Merge pull request #488 from kartik-git/add-q-rouge-score

moe18 · web-flow · commit 3d1abd4c37e2 · 2025-07-02T16:59:16.000-04:00
Adding new question for ROUGE-1 Score #144
diff --git a/questions/152_implementing-rouge-score/description.md b/questions/152_implementing-rouge-score/description.md
@@ -0,0 +1,5 @@
+## Problem
+
+Implement the ROUGE-1 (Recall-Oriented Understudy for Gisting Evaluation) score to evaluate the quality of a generated summary by comparing it to a reference summary. ROUGE-1 focuses on unigram (single word) overlaps between the candidate and reference texts.
+
+Your task is to write a function that computes the ROUGE-1 recall, precision, and F1 score based on the number of overlapping unigrams.
diff --git a/questions/152_implementing-rouge-score/example.json b/questions/152_implementing-rouge-score/example.json
@@ -0,0 +1,5 @@
+{
+  "input": "rouge_1_score('the cat sat on the mat', 'the cat is on the mat')",
+  "output": "{'precision': 0.8333333333333334, 'recall': 0.8333333333333334, 'f1': 0.8333333333333334}",
+  "reasoning": "The reference text 'the cat sat on the mat' has 6 tokens, and the candidate text 'the cat is on the mat' has 6 tokens. The overlapping words are: 'the' (appears 2 times in reference, 2 times in candidate, so min(2,2)=2 overlap), 'cat' (1,1 → 1 overlap), 'on' (1,1 → 1 overlap), and 'mat' (1,1 → 1 overlap). Total overlap = 2+1+1+1 = 5. Precision = 5/6 ≈ 0.833 (5 overlapping words out of 6 candidate words). Recall = 5/6 ≈ 0.833 (5 overlapping words out of 6 reference words). F1 = 2×(0.833×0.833)/(0.833+0.833) = 0.833 since precision equals recall."
+}
diff --git a/questions/152_implementing-rouge-score/learn.md b/questions/152_implementing-rouge-score/learn.md
@@ -0,0 +1,98 @@
+# ROUGE-1 Score Learning Guide
+
+## Solution Explanation
+
+ROUGE-1 (Recall-Oriented Understudy for Gisting Evaluation) is a fundamental metric for evaluating the quality of automatically generated summaries by comparing them to reference summaries. The "1" in ROUGE-1 refers to unigrams (single words), making it the most basic but widely used variant of ROUGE metrics.
+
+### Intuition
+
+Imagine you're a teacher grading a student's book summary. You have a reference summary (the "gold standard") and want to measure how well the student's summary captures the key information. ROUGE-1 essentially counts how many important words from the reference summary appear in the student's summary.
+
+The core idea is simple: **if a generated summary contains many of the same words as a high-quality reference summary, it's likely capturing similar content and therefore of good quality.**
+
+### Mathematical Foundation
+
+ROUGE-1 is built on three fundamental components:
+
+**1. Precision (P)**
+$$P = \frac{\text{Number of overlapping unigrams}}{\text{Total unigrams in generated summary}}$$
+
+**2. Recall (R)**
+$$R = \frac{\text{Number of overlapping unigrams}}{\text{Total unigrams in reference summary}}$$
+
+**3. F1-Score (F)**
+$$F = \frac{2 \times P \times R}{P + R}$$
+
+Where an "overlapping unigram" is a word that appears in both the generated summary and the reference summary.
+
+### Step-by-Step Calculation Process
+
+Let's work through a concrete example:
+
+**Reference Summary:** "The quick brown fox jumps over the lazy dog"

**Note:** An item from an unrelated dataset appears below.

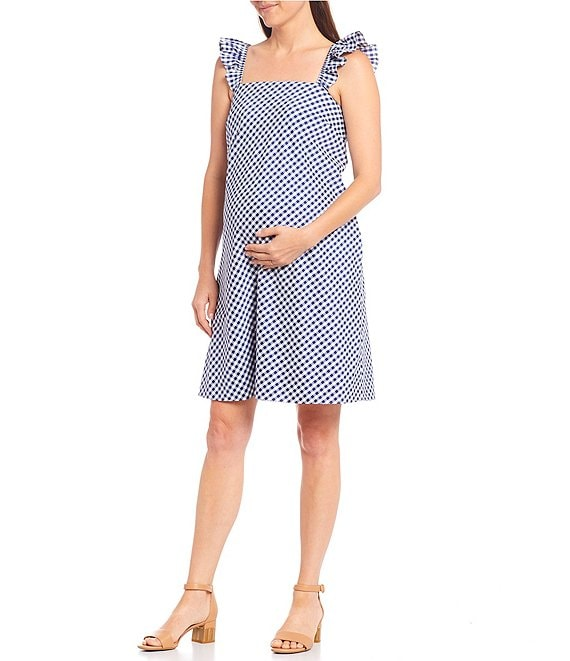 Color:White/Navy - Image 1 - Blair Maternity Square Neck Sleeveless Gingham Dress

+**Generated Summary:** "A quick fox jumps over a lazy cat"
+
+**Step 1: Tokenization**
+- Reference tokens: ["The", "quick", "brown", "fox", "jumps", "over", "the", "lazy", "dog"]
+- Generated tokens: ["A", "quick", "fox", "jumps", "over", "a", "lazy", "cat"]
+
+**Step 2: Identify Overlapping Unigrams**
+Overlapping words (case-insensitive): ["quick", "fox", "jumps", "over", "lazy"]
+- Count of overlapping unigrams: 5
+
+**Step 3: Calculate Precision**
+$$P = \frac{5}{8} = 0.625$$
+*Interpretation: 62.5% of words in the generated summary appear in the reference*
+
+**Step 4: Calculate Recall**
+$$R = \frac{5}{9} = 0.556$$
+*Interpretation: 55.6% of words in the reference summary are captured in the generated summary*
+
+**Step 5: Calculate F1-Score**
+$$F = \frac{2 \times 0.625 \times 0.556}{0.625 + 0.556} = \frac{0.695}{1.181} = 0.588$$
+
+### Understanding the Components
+
+**Precision answers:** "Of all the words in my generated summary, how many are actually relevant (appear in the reference)?"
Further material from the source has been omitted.